What is change data capture?
Roel Peters|May 31st, 2022
Many organizations rely on technology that processes data in real time. Whatever the context—whether it’s ridesharing, aerospace, or delivery services—they all use streams of data to monitor their processes, equipment, and operations.
That’s in stark contrast to batch jobs, which process data in large chunks, often daily. These jobs are widespread in use cases where tables from a production database need to be duplicated for analytical querying in an enterprise data warehouse (EDW). But many organizations’ operations are still triggered by a batch job—a delay caused by the design of many IT solutions.
One way to get rid of batch jobs is via change data capture, a software process to track changes in a database so an application or user can take action on them later. In this article, you’ll learn about change data capture and how to use it in event streaming.
How change data capture works
Change data capture (CDC) is a data replication technique to identify and track changes in a database that publishes each database event as messages to a real-time stream. Downstream systems can consume this row-level change feed for various purposes such as analytics, synchronization, and data replication.
There are various ways that this stream is processed, but they fit into two broad categories: pull and push.

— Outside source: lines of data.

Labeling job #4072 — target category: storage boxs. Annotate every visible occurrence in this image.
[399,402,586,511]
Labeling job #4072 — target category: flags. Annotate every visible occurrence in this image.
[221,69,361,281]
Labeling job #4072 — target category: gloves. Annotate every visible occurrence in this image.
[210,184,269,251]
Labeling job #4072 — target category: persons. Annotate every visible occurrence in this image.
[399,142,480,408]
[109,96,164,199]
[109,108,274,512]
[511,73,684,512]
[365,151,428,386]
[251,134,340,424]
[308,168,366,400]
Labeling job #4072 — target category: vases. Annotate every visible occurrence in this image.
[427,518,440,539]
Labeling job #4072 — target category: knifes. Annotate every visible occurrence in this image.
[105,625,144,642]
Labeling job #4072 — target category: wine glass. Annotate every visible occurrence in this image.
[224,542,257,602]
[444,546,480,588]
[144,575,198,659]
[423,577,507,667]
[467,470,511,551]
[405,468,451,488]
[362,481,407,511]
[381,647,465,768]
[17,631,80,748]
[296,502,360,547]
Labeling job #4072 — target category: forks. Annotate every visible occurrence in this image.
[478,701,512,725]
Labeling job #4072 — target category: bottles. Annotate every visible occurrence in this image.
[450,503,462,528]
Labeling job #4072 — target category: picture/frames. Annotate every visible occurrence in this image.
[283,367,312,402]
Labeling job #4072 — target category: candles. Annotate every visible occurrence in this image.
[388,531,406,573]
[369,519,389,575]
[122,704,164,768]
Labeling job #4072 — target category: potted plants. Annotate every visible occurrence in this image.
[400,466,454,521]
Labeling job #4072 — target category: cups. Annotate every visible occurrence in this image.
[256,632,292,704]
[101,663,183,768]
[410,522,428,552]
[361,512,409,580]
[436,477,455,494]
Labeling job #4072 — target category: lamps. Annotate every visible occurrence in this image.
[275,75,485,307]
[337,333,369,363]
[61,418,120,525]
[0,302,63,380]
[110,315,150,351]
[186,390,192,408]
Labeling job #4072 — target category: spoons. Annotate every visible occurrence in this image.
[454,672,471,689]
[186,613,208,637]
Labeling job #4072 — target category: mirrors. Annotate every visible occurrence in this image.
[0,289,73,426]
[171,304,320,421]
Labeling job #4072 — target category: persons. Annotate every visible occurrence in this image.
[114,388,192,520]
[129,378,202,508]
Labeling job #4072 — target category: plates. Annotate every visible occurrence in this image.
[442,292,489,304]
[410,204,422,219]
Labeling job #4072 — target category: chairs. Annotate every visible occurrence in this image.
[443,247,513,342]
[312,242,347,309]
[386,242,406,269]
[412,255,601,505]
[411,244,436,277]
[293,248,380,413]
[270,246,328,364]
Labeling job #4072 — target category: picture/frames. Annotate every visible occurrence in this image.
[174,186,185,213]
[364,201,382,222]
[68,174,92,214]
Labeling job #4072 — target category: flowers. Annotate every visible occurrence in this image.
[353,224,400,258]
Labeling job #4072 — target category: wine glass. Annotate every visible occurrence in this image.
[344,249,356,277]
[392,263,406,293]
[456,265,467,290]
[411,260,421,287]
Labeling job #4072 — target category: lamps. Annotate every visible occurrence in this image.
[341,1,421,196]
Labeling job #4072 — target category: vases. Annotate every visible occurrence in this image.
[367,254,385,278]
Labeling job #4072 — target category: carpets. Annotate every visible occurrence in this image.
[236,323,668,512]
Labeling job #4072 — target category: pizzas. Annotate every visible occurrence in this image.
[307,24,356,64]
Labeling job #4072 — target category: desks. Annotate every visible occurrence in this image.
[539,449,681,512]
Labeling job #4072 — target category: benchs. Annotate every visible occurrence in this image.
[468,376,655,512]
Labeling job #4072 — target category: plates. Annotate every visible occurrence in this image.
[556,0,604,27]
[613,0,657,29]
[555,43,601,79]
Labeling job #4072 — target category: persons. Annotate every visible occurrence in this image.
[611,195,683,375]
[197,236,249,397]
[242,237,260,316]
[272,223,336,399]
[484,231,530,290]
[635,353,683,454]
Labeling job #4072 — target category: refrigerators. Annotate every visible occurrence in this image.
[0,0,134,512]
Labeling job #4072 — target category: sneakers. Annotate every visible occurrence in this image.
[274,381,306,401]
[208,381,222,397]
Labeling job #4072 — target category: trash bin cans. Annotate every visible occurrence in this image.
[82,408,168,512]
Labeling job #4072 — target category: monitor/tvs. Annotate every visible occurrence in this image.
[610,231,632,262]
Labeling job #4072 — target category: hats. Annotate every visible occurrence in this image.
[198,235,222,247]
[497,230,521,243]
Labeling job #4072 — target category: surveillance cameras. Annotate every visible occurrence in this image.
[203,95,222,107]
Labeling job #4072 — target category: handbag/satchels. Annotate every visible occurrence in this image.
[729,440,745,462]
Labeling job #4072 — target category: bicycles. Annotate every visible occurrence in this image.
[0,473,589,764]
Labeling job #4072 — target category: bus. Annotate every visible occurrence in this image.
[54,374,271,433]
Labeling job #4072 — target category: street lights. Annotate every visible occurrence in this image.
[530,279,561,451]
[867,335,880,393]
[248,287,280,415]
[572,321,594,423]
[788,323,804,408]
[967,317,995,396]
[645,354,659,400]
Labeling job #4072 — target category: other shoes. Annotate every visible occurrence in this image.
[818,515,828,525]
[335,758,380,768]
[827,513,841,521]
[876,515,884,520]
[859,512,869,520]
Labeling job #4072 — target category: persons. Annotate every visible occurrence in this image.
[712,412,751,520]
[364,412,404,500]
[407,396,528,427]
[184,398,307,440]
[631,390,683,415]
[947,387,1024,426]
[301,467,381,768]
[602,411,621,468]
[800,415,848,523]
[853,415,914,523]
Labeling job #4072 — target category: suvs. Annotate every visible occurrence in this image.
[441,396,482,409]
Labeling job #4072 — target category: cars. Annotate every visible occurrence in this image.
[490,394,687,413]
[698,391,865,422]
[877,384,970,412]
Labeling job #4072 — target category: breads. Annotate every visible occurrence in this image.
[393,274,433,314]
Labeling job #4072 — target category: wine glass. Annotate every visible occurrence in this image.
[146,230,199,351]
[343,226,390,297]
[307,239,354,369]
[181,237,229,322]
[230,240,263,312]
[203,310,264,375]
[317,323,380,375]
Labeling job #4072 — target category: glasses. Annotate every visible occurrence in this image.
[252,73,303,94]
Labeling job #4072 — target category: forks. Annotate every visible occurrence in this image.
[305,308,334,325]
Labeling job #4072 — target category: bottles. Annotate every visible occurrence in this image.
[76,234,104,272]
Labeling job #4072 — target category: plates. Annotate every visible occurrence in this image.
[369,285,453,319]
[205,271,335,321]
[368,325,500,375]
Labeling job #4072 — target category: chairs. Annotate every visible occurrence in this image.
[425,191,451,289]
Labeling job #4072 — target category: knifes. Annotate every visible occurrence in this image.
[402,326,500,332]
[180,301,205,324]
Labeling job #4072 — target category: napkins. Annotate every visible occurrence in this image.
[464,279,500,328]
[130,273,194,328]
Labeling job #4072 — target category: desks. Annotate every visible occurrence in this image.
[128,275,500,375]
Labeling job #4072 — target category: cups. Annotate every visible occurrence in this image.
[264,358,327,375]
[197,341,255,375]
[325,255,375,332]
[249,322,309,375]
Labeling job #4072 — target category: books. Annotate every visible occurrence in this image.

In pull-based ecosystems, the target constantly polls the source system for changes. The main benefit is that no single message gets lost, even when the target system is temporarily down. The downside? This technique introduces a delay into the system, as messages are only transmitted when the target system asks for them.
Push-based systems, on the other hand, broadcast messages to target systems. This system is truly in real time because the source system doesn’t need to wait for the target system’s request. But this also implies that messages aren’t guaranteed to arrive at their destination if the target system is down.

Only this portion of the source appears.